Rotterdam, Musem Boijmans van Beuningen,
through 11 November 2001.
The impact of Bosch’s notebooks, together with carefully selected paintings, reminds us, among other things, of Bruegel’s own debt to Bosch as the initiator of key images. A work such as ‘Big fish eat little fish’ by Bruegel can reveal this debt without any undue prompting. Bosch was an inventor of imaginary beasts, and Bruegel did acknowledge this debt. In the first edition of the engraving by Pieter van der Heyden, for which Bruegel’s drawing was the preparatory work, Bosch’s name is duly credited, as ‘inventor’. Bosch is also re-emphasised as a ‘spoiler’ painter, upsetting Renaissance perfectibility by the introduction or insertion of the inconceivable: the two panels, ‘Saint John on Patmos’ and ‘Saint John the Baptist’ are cleverly brought together here, to this end. ‘The Pedlar’ is shown with its proper encasing; three panels as one narrative, not as isolated works. Bosch soars above the menagerie of monsters that he created, a painter who could reveal the devils inside the human mind, when the mediaeval world only saw them outside. Bosch reveals a grace and balance of ingredients here. We do not need further reconstructions of hypotheses about Bosch’s mysterious life. The mystery that has served his public well through the ages will continue.

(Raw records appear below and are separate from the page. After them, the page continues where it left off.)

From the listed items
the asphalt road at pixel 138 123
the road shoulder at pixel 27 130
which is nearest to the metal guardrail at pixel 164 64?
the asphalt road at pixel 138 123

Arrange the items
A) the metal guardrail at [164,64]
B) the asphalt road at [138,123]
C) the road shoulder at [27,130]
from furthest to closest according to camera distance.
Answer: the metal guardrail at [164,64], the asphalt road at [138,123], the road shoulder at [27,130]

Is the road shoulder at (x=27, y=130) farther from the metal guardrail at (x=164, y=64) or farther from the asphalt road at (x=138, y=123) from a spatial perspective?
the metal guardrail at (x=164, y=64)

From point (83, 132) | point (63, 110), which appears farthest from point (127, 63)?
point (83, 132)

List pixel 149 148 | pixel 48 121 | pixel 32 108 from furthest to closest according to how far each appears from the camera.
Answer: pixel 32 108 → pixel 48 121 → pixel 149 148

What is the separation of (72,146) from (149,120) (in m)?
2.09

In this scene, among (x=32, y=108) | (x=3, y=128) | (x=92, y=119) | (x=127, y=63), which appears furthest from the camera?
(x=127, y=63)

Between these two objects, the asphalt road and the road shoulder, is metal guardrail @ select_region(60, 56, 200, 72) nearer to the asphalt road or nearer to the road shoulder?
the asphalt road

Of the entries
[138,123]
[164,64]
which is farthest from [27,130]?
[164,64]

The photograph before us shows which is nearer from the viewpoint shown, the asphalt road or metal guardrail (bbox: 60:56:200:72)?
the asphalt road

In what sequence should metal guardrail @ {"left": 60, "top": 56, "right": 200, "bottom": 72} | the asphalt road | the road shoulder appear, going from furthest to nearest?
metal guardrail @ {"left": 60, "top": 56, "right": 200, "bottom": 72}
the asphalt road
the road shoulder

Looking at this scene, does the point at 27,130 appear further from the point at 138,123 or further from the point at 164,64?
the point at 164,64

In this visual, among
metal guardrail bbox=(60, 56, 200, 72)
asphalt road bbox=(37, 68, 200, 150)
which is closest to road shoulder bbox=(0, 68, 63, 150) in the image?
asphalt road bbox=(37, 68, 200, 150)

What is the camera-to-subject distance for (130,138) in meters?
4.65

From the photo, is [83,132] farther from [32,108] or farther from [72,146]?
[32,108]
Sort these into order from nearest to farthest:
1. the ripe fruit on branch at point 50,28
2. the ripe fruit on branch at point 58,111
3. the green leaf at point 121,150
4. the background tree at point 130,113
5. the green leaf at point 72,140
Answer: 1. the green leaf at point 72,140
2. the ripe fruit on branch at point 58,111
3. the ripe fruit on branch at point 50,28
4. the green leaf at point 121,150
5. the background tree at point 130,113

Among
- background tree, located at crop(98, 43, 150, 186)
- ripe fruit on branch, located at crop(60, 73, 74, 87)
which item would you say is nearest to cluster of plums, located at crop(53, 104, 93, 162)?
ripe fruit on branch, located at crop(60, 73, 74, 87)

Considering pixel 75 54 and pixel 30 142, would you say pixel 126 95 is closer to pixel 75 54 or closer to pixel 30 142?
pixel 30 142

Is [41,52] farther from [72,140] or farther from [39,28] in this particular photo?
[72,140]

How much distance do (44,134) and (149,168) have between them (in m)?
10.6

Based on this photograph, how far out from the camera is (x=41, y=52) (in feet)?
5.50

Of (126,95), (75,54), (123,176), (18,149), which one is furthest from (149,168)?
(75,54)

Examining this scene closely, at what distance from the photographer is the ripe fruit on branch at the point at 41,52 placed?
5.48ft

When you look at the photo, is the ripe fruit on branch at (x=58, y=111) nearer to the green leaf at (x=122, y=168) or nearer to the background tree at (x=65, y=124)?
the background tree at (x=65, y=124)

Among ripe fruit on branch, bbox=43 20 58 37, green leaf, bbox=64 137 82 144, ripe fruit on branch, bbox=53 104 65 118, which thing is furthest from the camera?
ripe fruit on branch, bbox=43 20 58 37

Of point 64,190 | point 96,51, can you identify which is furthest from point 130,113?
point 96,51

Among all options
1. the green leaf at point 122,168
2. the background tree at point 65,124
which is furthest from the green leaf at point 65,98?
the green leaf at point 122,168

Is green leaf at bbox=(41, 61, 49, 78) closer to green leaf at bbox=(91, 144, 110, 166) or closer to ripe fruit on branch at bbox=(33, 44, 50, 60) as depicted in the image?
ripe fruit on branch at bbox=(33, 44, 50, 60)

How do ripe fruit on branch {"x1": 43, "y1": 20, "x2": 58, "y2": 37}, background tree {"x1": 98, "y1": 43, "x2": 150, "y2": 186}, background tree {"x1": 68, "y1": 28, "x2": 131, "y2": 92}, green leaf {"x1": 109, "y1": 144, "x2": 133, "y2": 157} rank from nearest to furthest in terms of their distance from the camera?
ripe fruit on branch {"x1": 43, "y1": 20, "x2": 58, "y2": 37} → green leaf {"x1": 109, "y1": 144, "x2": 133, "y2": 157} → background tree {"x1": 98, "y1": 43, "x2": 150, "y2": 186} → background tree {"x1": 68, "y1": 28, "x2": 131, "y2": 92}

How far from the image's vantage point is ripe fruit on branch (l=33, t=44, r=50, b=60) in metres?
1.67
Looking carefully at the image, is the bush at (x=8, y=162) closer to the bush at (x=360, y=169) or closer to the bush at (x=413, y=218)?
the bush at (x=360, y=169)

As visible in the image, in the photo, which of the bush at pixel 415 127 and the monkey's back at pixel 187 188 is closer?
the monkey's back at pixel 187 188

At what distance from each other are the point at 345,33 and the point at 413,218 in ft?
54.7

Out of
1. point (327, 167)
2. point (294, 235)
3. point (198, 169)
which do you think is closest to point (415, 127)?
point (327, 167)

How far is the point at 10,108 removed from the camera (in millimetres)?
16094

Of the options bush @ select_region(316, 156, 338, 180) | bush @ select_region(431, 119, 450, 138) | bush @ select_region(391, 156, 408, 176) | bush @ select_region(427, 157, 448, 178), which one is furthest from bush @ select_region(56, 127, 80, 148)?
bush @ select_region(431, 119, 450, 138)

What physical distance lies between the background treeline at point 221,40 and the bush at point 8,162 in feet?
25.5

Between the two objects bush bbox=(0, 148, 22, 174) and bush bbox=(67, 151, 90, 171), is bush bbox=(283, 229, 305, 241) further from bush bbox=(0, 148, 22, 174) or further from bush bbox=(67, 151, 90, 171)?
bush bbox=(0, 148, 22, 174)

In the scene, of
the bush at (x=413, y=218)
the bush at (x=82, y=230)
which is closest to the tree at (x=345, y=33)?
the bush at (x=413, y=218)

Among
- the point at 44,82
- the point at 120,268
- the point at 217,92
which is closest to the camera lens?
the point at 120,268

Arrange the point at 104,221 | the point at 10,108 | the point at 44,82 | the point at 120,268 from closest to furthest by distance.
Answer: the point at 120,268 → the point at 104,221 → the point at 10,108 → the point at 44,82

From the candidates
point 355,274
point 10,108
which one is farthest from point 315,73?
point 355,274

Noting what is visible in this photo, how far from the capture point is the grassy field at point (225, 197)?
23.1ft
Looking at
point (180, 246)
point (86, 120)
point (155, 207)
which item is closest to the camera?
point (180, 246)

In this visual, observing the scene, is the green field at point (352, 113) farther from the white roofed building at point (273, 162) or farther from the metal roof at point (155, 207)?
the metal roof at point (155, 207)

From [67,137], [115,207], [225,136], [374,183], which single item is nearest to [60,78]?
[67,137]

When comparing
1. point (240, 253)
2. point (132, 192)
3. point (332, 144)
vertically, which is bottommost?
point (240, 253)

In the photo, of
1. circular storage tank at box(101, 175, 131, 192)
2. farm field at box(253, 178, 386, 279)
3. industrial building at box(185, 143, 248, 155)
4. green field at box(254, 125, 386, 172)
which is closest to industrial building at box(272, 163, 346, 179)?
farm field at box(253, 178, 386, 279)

Bosch has also served as an inspiration for 20th century painters – the Australian Arthur Boyd springs to mind, who drew both from Bosch and from Bruegel. Bosch, perhaps, represents the antithesis of urbanity and civility, instead he represents the unpredictable, unfathomable nature against which agrarian society remains pitted. Witness, pedlar, the spread of foot-and-mouth disease, the massive slaughtering and the sense of uncontrollability against nature’s way.